Ovarian cancer is the second most common gynaecological malignancy, and is the leading cause of gynaecological cancer-related death in Europe and US. The majority of the cases are diagnosed in advanced stage, with limited chance of cure. In fact, despite its chemosensitivity, the majority of ovarian cancer patients, including those who achieve a complete response to first line chemotherapy, will relapse and eventually die.
Despite years of research on maintenance chemotherapy, immunotherapy, or targeted agents, no major survival advantage has been produced, therefore optimal surgical cytoreduction and platinum based chemotherapy is still the standard first line therapy. In June 2010, the data from the GOG 218 study were presented at ASCO. The GOG 218 is a three arms, placebo controlled study where patients were randomly assigned to standard carboplatinum –paclitaxel alone, or carboplatinum paclitaxel plus bevacizumab, or carboplatinum-paclitaxel plus bevacizumab followed by maintenance bevacizumab. In this study, a 3.8 months of progression-free survival advantage has been observed for the maintenance bevacizumab arm. In the April issue of the Journal of Clinical Oncology, a cost-effectiveness analysis of the GOG 218 study has been published (Cohn et al). This study compared actual and estimated costs for each treatment strategy. In brief, the drug costs were estimated by using Medicare reimbursement, and included the costs of cytotoxics, bevacizumab, supportive medicines, infusion costs, as well as the cost of surgical and medical care for bowel perforation. The costs for the management of other toxicities were not included in the model. The cost-effectiveness ratio was defined as the cost per year of PFS, with ICER (incremental cost-effectiveness ratio) defined as the costs for progressions-free life-year saved. The traditional willing-to-pay threshold is less than 50.000,00 $ per life-year saved. According to the model, the ICER is around 400.000,00$ for both the chemotherapy + bevacizumab arms.
The conclusions of this study are that the addition of bevacizumab to standard first line therapy is not cost-effective. As well acknowledged by the authors, this study is based on a simplified model, and on the GOG 218 results that are available in abstract from only. Moreover, the way to approach the cost-effectiveness of a given treatment is dramatically different across countries, based on the different health systems and reimbursement programmes. Therefore, this calculation may not applied to other countries. However, this study is well representative of the new scenario we are facing, where the cost-benefit ratio of new treatments must take care not only of efficacy and tolerability, but also of economical costs. Facing every day patients with no more chance for cure, all oncologists claim with enthusiasm a study with potential benefit for the patients, and consider the costs of secondary importance. However, even if not taking costs into account, the benefit of adding bevacizumab is not so clear. In fact the progression free survival is an artificial end point which is strictly dependent on how it is measured.
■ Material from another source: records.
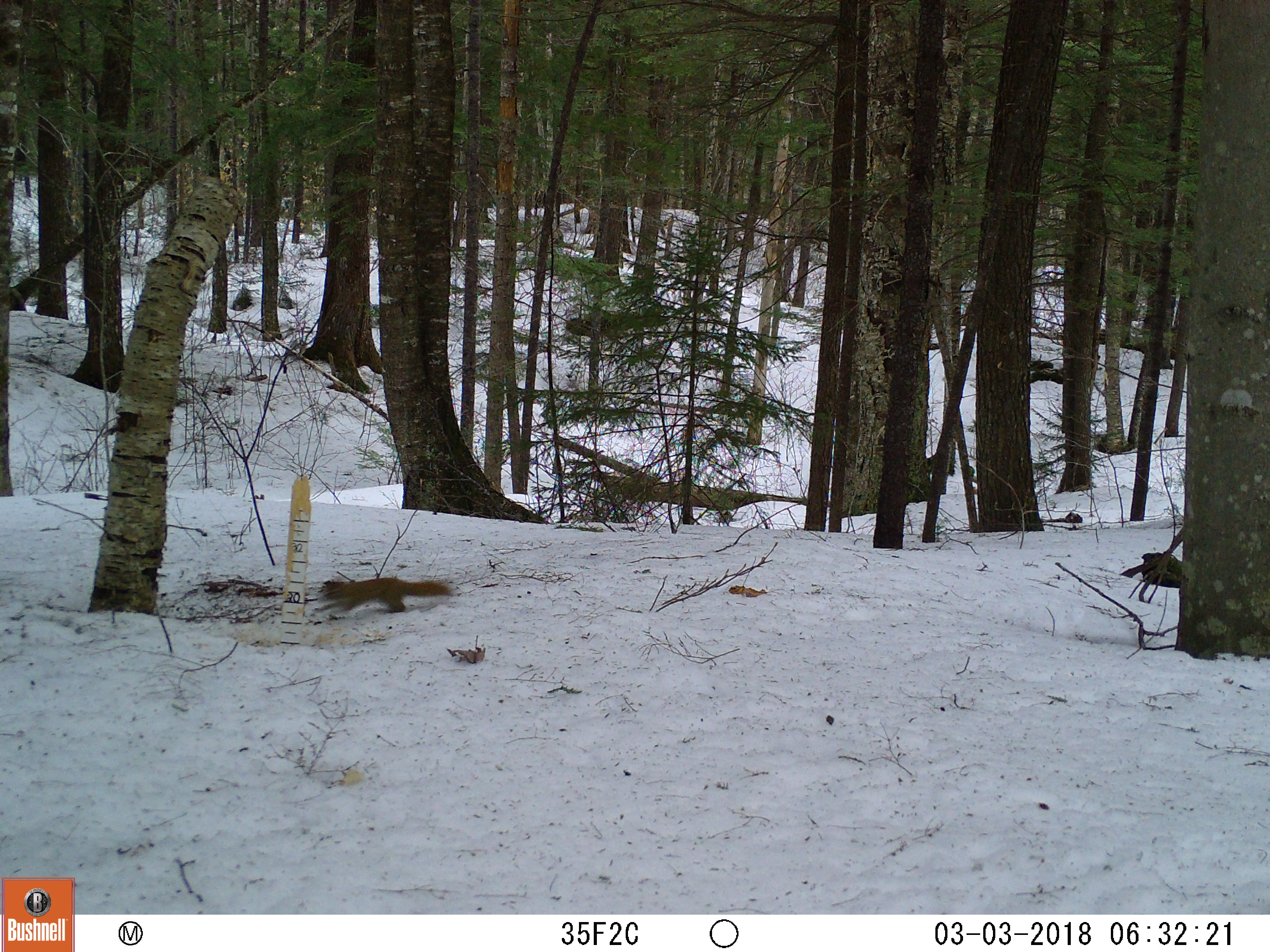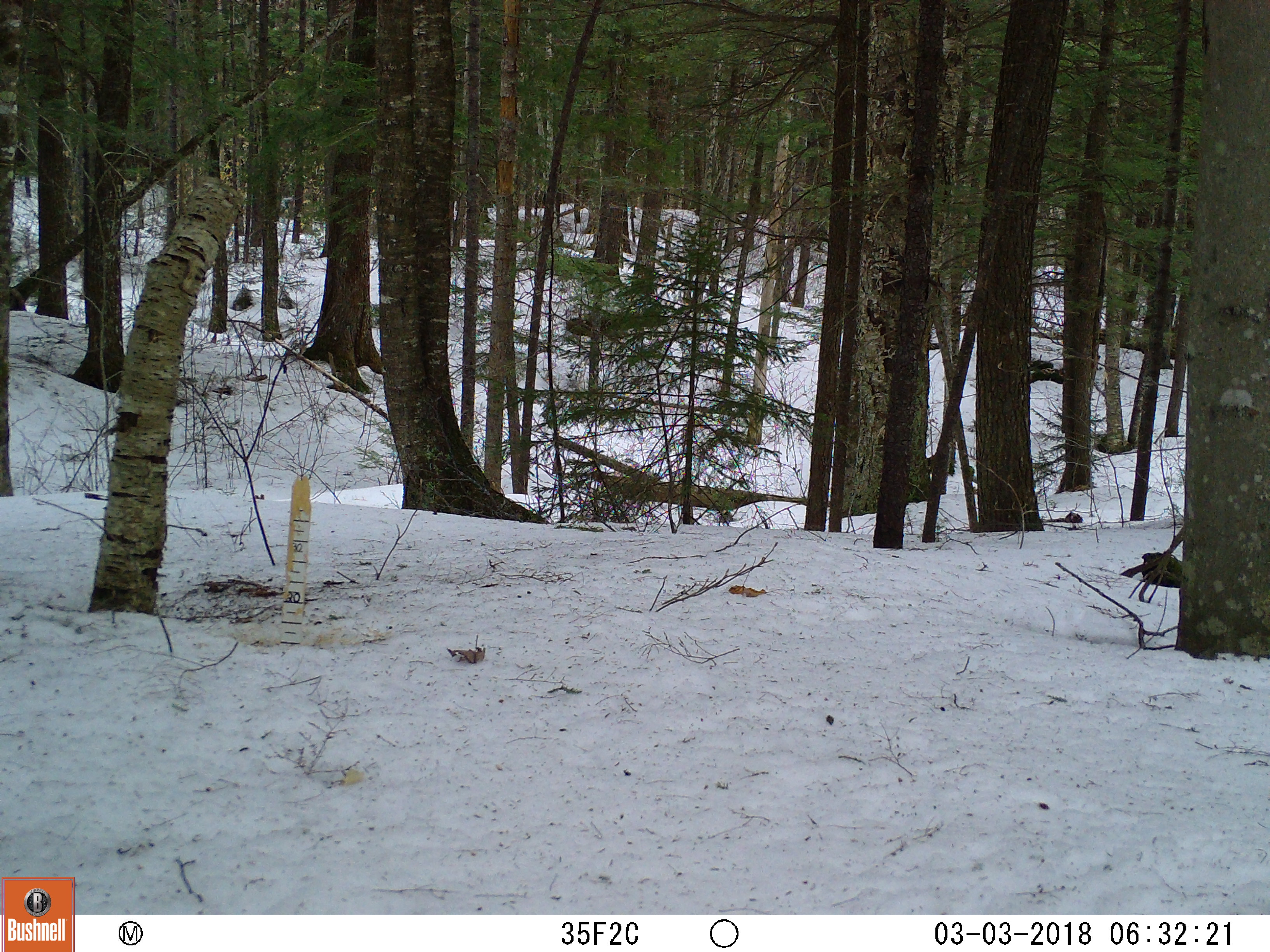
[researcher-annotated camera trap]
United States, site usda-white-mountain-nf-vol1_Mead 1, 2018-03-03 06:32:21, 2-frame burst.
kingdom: Animalia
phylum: Chordata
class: Mammalia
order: Rodentia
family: Sciuridae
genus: Tamiasciurus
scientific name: Tamiasciurus hudsonicus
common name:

In the GOG 218 study, Ca125 and instrumental assessment were repeated every three months, therefore the majority of the patients experienced an asymptomatic progression. The clinical meaning of prolonging asymptomatic progression free survival in ovarian cancer has to be demonstrated. It has been shown in a prospective randomized study that starting second line therapy on the basis of the raise of CA 125 versus waiting for symptomatic progression has no impact on survival but adversely affect patients quality of life (Rustin G, Lancet 2010). Therefore, apart from the costs, do a 3.8 months gain in PFS deserve 6 chemotherapy courses + bevacizumab followed by 51 weeks on bevacizumab?